● **연습 과제**:
아래 행에서 "rect"라는 문자열이 들어 있는 줄을 모두 나열하세요. 대소문자도 구분해야 합니다.

● **과제 자료**:
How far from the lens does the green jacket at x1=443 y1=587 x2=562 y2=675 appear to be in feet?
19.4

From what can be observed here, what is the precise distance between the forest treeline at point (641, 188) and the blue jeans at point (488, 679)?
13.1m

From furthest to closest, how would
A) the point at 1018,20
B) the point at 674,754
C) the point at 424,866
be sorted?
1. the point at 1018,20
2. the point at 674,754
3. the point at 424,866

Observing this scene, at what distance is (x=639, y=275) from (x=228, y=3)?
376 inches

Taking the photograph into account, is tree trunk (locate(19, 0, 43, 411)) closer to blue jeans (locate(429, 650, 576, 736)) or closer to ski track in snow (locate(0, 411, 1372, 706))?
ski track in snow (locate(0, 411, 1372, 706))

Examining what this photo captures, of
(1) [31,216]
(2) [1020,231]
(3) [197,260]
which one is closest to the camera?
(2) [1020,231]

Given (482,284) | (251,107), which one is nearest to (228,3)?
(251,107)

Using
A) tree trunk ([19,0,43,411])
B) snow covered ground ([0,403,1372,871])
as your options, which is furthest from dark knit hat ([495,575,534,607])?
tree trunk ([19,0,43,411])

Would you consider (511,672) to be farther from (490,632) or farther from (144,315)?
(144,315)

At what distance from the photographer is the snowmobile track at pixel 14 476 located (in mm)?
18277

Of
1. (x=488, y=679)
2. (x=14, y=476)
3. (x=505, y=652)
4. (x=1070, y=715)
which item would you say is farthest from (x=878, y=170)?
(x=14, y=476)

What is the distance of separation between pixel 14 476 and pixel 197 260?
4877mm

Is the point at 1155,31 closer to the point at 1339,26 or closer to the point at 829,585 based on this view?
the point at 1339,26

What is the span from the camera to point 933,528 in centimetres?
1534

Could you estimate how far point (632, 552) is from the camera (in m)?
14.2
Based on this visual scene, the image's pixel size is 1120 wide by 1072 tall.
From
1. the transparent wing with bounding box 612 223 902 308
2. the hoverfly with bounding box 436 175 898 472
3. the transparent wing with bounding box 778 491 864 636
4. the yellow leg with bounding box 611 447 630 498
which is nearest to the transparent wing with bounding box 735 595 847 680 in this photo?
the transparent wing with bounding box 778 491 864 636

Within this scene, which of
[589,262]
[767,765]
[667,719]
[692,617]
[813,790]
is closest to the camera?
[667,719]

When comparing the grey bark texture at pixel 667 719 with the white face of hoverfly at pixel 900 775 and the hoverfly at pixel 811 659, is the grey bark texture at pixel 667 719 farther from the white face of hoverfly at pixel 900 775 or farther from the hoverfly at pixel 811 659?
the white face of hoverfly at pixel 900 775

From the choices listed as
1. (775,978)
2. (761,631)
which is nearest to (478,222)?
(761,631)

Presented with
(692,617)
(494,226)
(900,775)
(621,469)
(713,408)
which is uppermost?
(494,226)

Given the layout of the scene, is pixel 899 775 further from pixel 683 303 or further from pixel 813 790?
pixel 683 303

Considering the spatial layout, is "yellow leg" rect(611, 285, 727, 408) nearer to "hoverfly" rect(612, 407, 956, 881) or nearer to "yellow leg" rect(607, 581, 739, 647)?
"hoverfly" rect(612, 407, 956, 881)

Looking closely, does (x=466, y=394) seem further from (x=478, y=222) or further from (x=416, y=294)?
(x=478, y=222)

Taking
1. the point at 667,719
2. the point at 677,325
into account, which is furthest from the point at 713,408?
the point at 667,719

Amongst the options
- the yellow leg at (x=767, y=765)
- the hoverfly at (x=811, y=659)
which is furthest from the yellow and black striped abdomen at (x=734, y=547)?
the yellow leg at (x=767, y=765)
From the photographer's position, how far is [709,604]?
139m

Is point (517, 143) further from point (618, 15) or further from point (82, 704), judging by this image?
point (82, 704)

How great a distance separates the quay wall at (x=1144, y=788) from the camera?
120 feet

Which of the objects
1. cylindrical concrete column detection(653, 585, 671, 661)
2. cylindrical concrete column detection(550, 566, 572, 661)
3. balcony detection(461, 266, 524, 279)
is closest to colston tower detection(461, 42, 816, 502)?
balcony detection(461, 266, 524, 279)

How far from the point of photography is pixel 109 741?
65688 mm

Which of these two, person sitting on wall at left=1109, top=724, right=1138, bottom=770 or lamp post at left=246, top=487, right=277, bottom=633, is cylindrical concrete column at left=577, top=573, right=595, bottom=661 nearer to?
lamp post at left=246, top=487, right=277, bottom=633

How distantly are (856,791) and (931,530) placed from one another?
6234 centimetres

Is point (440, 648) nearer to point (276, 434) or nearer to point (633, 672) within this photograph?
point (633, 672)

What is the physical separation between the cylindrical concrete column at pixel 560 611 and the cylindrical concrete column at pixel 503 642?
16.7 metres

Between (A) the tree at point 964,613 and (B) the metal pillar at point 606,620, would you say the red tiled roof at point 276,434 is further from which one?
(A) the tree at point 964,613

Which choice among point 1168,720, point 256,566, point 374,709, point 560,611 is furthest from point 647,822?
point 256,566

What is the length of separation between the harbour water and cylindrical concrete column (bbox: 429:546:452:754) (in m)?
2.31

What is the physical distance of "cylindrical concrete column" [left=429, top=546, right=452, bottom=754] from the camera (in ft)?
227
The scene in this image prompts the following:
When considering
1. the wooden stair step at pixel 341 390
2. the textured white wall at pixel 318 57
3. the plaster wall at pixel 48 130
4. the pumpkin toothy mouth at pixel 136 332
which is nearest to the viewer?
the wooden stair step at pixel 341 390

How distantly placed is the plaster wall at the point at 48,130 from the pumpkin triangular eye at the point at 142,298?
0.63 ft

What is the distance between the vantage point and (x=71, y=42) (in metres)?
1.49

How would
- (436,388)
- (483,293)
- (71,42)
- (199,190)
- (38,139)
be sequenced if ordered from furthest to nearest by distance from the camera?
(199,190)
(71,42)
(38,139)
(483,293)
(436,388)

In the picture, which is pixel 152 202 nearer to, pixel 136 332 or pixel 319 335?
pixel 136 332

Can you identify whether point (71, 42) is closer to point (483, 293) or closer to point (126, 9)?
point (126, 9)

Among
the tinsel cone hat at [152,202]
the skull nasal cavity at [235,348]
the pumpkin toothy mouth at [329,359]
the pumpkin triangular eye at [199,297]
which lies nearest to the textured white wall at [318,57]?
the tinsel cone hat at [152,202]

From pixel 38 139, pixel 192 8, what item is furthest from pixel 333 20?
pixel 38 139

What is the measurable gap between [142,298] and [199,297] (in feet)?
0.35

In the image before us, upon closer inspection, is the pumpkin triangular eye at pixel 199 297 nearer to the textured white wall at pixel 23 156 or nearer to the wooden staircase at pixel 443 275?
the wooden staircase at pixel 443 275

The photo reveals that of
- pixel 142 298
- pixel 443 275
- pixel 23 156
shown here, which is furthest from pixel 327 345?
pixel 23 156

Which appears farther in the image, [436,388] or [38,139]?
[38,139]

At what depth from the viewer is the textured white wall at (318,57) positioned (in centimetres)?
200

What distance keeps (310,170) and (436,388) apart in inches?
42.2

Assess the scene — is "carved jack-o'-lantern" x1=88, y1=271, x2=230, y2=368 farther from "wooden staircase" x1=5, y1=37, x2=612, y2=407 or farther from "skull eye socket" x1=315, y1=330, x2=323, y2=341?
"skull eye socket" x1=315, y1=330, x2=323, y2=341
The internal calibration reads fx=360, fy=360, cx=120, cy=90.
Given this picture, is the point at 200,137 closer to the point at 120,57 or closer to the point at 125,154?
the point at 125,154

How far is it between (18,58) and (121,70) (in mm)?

● **예상 출력**:
Considering the spatial layout, is "yellow leg" rect(611, 285, 727, 408) nearer to "hoverfly" rect(612, 407, 956, 881) or nearer to "yellow leg" rect(607, 581, 739, 647)?
"hoverfly" rect(612, 407, 956, 881)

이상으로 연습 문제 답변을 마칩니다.